Macdougald, in this UnHerd piece, points out that there's irony in modern society's search for individuation, for its inclination to venerate the original. Our DNA winds up grouping us anyway:
Everyone is supposed to be an individual, and all individuals are respected equally. Yet beneath this injunction and guarantee are all the typical modes of conformity and hierarchy we would expect of a human society. The beautiful, the talented, the athletic, the funny, and the interesting rise above the ugly, the clumsy, the anxious, the introverted, the boring, and the resentful.
These relative statuses, for the losers, are all the more painful for being nothing other than a reflection of who and what they actually are. “Individuality” is wonderful when your true self is a tall and handsome swimmer with an unexpected love of classical cello, or a beautiful girl who likes to go backpacking with her friends. But who, really, is someone like Salvador Ramos, an odd-looking boy who disturbs nearly everyone he talks to, whose hobbies include shooting people with BB guns and throwing dead cats at strangers’ houses? Does anyone, really, want someone like that to be himself? I doubt it.

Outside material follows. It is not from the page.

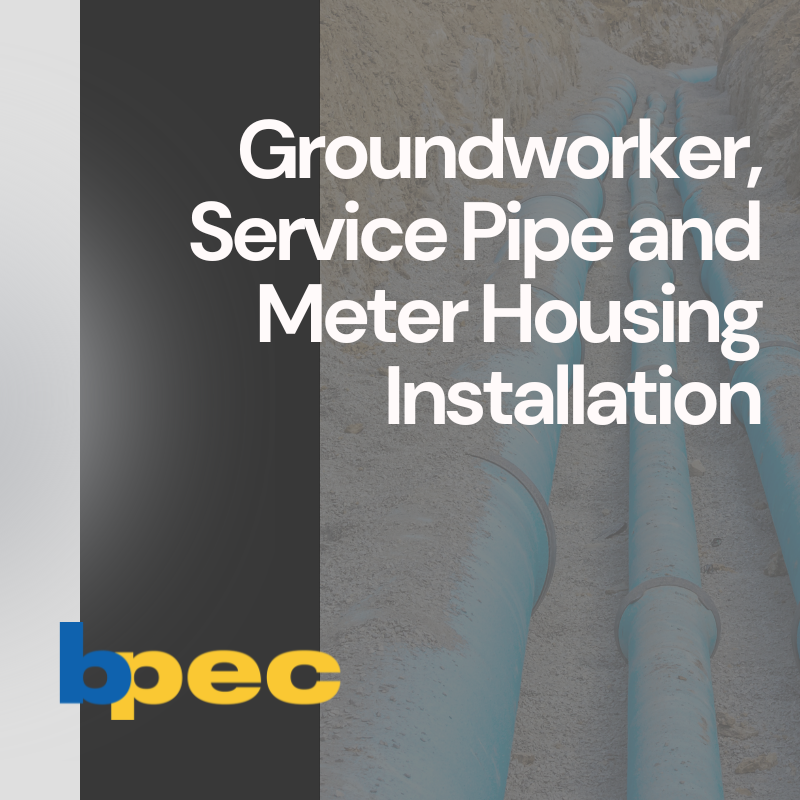 Groundwork, Service Pipe and Meter Housing Installation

I'd already been thinking along these lines this morning when I ran across this piece, and I'll further flesh out those thoughts, probably in a piece over at Precipice. So many of us in modern society are clamoring for some way back to a time of stability and reliable norms. On the other hand, we disparage much about those times - before the above-mentioned 1960s - because there seems, from our twenty-first century perspective, much about life then that was stultifying and repressive and damping to the imagination.
I'd wager that the situation is more complicated.
As I say, I think I'm going to have more to say about it.
For now, I'd just point out that exercising responsible stewardship over this thing called masculinity is both necessary and difficult.